"Mrs. Swastika?" In the midst of her discomfiture Toni thought the name odd.
"Oh, that's not her real name." He filled the cans vigorously. "She is really Swanson or Swanage or something like that—but I never know what it is, so I call her Swastika. She is rather like the individual in the 'Hunting of the Snark,' who 'answered to Hi or to any loud cry,' but it's handy having a name to call her by sometimes."
He broke off in his nonsense and disappeared abruptly, leaving Toni wondering whether she was intended to begin her ablutions or no. Luckily she decided to wait a moment, and was glad she had done so when her host returned, bearing in his arms some garments, which he put down on a chair rather apologetically.
"I'm really most awfully sorry, Mrs. Rose, but I've no feminine fripperies of any sort! But if you can possibly make these things do for a bit, I'll send a boy on a bicycle down to your place and tell them to put together some clothes for you."
"Oh, will you?" Toni was beginning to find her soaked garments rather unpleasantly chilly. "I live at Greenriver—oh, you know?—and if you tell the housekeeper to send me everything, she'll know what I want."
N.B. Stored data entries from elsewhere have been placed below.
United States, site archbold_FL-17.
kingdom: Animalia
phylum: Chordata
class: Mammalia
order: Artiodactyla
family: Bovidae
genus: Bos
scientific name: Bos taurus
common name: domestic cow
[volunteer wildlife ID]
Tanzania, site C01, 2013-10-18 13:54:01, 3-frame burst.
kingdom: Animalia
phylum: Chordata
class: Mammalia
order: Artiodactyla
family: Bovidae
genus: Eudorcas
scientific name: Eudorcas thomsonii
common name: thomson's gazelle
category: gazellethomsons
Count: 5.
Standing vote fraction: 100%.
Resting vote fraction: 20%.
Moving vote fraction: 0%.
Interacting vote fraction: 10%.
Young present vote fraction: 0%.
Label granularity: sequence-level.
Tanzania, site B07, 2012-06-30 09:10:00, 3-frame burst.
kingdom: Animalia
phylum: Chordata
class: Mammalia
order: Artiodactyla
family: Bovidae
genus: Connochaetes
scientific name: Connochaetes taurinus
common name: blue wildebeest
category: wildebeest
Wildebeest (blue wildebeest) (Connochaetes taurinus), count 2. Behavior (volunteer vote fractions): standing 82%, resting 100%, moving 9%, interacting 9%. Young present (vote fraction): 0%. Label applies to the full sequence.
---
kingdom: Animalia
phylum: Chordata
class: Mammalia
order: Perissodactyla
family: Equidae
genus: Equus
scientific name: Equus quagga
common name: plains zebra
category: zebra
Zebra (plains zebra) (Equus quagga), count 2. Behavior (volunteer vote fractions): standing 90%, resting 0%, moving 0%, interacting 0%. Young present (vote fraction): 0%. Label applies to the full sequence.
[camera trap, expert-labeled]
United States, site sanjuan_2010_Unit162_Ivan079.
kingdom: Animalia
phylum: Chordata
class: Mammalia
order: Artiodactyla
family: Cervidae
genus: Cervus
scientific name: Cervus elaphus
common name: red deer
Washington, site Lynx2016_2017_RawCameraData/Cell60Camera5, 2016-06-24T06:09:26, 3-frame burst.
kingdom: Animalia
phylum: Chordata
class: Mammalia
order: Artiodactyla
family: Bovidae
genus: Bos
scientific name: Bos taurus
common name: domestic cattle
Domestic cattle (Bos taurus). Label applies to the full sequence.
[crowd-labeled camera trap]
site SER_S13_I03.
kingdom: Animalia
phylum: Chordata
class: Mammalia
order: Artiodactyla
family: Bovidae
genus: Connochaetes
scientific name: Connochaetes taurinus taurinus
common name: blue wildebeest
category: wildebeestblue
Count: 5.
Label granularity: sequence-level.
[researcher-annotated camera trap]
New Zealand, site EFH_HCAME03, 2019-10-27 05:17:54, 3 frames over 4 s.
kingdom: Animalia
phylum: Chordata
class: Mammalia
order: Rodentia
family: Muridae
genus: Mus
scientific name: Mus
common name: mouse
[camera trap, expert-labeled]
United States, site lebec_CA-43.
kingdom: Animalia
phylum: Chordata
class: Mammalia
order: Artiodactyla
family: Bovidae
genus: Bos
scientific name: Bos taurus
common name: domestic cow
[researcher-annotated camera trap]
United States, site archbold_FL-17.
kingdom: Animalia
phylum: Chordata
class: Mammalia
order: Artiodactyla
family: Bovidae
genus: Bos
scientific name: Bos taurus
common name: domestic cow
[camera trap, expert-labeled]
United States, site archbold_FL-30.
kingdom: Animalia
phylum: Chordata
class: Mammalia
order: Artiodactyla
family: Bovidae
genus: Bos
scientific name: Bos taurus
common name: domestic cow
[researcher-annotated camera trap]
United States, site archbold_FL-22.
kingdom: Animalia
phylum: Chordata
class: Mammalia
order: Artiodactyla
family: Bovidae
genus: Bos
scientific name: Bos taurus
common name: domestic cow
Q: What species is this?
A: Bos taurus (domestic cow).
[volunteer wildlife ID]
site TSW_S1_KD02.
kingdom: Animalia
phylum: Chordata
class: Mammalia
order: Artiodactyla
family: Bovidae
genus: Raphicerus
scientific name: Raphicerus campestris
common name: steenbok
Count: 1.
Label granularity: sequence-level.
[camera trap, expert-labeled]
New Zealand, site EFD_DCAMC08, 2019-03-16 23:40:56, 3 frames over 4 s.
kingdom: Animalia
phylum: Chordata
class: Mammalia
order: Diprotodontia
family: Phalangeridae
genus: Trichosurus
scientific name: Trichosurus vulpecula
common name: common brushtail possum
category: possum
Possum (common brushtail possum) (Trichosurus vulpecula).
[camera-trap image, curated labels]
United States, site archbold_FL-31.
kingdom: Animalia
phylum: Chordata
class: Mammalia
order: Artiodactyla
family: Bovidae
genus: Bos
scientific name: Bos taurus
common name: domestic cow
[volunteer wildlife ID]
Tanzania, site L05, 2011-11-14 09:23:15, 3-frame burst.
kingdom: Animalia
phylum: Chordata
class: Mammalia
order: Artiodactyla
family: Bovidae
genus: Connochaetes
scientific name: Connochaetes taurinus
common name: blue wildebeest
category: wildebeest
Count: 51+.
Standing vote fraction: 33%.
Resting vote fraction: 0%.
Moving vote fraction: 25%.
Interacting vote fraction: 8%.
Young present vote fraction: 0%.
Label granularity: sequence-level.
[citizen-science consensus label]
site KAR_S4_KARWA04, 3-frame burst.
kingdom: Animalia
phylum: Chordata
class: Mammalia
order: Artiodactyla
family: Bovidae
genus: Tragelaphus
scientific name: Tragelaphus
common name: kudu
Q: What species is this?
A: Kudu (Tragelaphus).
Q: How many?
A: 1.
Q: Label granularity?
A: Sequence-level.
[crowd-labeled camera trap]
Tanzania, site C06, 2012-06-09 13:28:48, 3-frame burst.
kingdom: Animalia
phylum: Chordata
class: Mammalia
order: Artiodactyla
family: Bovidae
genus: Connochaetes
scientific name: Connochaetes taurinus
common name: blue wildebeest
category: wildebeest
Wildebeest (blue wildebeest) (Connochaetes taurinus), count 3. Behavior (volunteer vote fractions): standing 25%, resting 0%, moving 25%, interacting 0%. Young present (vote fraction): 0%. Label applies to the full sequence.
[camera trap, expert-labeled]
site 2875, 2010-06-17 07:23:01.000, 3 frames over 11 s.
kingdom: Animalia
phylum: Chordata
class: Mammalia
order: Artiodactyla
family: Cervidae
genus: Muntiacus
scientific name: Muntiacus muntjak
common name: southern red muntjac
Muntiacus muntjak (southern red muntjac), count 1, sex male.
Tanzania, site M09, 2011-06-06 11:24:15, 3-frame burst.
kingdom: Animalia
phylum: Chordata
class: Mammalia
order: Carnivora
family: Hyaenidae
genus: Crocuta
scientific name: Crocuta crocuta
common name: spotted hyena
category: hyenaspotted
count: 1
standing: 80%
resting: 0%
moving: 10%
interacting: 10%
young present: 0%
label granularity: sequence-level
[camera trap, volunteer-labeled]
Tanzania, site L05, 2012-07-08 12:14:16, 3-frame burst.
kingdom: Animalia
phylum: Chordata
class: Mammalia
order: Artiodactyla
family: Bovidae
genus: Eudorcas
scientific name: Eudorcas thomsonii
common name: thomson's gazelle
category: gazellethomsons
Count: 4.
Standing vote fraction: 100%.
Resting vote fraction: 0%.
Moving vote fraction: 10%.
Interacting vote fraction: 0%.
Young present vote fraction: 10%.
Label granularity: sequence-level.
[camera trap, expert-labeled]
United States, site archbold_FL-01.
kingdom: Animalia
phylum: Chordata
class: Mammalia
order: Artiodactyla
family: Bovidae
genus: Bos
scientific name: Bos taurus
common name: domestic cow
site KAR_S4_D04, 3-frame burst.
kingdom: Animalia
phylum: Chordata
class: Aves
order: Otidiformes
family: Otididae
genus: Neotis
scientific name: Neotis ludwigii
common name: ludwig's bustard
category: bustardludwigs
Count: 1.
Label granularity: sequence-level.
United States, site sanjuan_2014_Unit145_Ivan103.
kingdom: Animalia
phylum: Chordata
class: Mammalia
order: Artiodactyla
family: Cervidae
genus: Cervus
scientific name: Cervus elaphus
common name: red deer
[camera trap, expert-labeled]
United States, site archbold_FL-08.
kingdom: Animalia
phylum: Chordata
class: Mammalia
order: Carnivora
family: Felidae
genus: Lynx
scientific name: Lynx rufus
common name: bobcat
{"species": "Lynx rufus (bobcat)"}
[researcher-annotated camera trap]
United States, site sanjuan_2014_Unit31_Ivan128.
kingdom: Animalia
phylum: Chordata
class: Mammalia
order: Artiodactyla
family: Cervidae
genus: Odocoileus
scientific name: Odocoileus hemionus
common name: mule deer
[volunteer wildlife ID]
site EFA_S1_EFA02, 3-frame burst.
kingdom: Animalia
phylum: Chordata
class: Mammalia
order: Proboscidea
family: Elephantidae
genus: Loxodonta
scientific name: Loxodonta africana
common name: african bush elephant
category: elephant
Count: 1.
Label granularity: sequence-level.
"Very well." He had been busying himself with a little saucepan over the fire as she spoke, and now he handed her a glass containing some mulled wine.
"I'll dispatch a lad at once—in the meantime please drink this—it's quite harmless, I assure you!"
As she took the glass he hurried to the door, and went out, pulling it carefully to after him.
"Pull down the blind and lock the door," he commanded her through the keyhole. "The back door is locked already, so you are quite safe."
As soon as he was gone, and her privacy assured, Toni lost no time in doing as he bade her; and it certainly was a relief to slip out of her clinging garments and plunge into the hot water waiting for her. She did not waste time, remembering his commands; but when it came to a question of re-dressing, and she examined the clothes he had brought, Toni gave way and burst into a fit of irrepressible laughter.